Comment expliquez-vous ce nouveau regain de violence ?

Après l’élection d’Al-Sissi en Egypte, en mai, le Hamas a perdu son traditionnel soutien. C’est pourquoi il a accepté de se réconcilier avec le Fatah, aux conditions que posait Mahmoud Abbas. Celui-ci exigeait de garder son gouvernement, composé de technocrates et d’employés formés par ses soins, et de maintenir son propre agenda basé sur la poursuite des négociations avec Israël et le refus de la violence. En échange, Abbas a promis au Hamas qu’il s’occupait de négocier avec l’Egypte la réouverture de Rafah, le point de passage entre Gaza et l’Egypte. Le Hamas a accepté toutes ses conditions si cela lui permettait de voir rouvrir Rafah, il a juste demandé que des élections aient lieu dans six mois.

C’est alors que deux épisodes ont changé la donne. D’abord, trois jeunes Israéliens ont été portés disparus puis retrouvés tués par balle en Cisjordanie. Israël a alors traqué le Hamas ville après ville, village après village. Plusieurs centaines de membres du mouvement ont été arrêtés. Puis des extrémistes israéliens ont kidnappé un jeune Palestinien et l’ont brûlé vif. C’est cet épisode qui a réveillé Jérusalem. Ce n’est pas une Intifada, car une Intifada implique un leadership, un consensus, un financement. Là, les Palestiniens restent divisés. Et ces manifestations se sont propagées dans les villes arabes d’Oum el-Fahem, de Nazareth… Encore une fois, sans leadership ni projet politique, c’est juste une population qui s’est soulevée pour réclamer un peu de respect.

Comment voyez-vous les jours qui viennent à Jérusalem et en Cisjordanie ?

Les jeunes Palestiniens de 17 à 23 ans qui lancent des pierres le soir après la rupture du jeûne ont souvent un emploi, dans un hôpital, une boutique, un centre de location de voitures, que sais-je, et ils y tiennent. Après quarante-sept ans d’occupation, ils parlent hébreu, ils ne connaissent pas le monde arabe, ils n’ont pas de leaders, mais ils ont été indignés par le meurtre de Mohammed Abou Khdeir et veulent le manifester. Ils vont défier Israël le soir et ils retournent au boulot le lendemain matin. La vraie bataille se passe à Gaza.

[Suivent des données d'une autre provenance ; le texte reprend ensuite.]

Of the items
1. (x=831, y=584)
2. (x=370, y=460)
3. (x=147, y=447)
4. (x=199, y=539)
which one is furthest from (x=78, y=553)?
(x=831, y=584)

Que craignez-vous le plus désormais ?

Tout le monde veut se venger, c’est ça le plus terrible: l’armée israélienne, les colons, le Hamas… Aujourd’hui, se développe la culture de la peur, un peu partout en Israël et dans les territoires palestiniens. Vous ne savez plus qui est votre ami, qui est votre ennemi, et ce qui va se passer juste après. D’ailleurs, les Palestiniens sont en train de mettre en place, à Jérusalem notamment, des comités de protection civils composés de voisins, de membres de la famille, afin de protéger leur environnement proche.

Comment expliquer que le Hamas continue à provoquer Israël de Gaza?

La réconciliation avec le Fatah est finie et il a perdu le soutien de l’Egypte. La seule façon, pour le Hamas, de sortir de cette impasse, c’est la confrontation avec Israël afin de pousser la communauté internationale à s’engager, quitte à en payer un prix très lourd. D’où les roquettes qui provoquent les Israéliens et les poussent à riposter, seul moyen de réveiller la communauté internationale et d’obtenir que les Egyptiens se ressaisissent du dossier israélo-palestinien. C’est peut-être une politique suicidaire, une fuite en avant mais, pour le Hamas, il n’y a pas d’autre option.

Mahmoud Abbas ne peut rien faire pour calmer le jeu?

Après la réconciliation avec le Hamas, Mahmoud Abbas n’a rien fait. Il ne s’est pas occupé de Gaza alors qu’il aurait dû se saisir de l’opportunité pour reprendre la main là-bas, les gens n’attendaient que ça. Il a été trop paresseux ou trop faible pour user de son autorité à Gaza. Il pensait avoir gagné la bataille en gardant le canal des négociations ouvert avec Israël.

Ce processus de réconciliation aurait pu marcher mais Abbas ne s’est pas conduit en leader. Il est considéré comme un collaborateur par de nombreux Palestiniens. Du coup, le Hamas est en train de gagner en popularité en Cisjordanie.

Que reste-t-il comme solution à Abbas ?

Il n’a plus que deux cartes à jouer: l’Egypte et les Nations Unies. Il faut qu’il obtienne quelque chose au moins d’une de ces deux parties. S’il reste assis sans rien faire dans son bureau de la Moukhata, il confirmera qu’il n’est que le maire de Ramallah.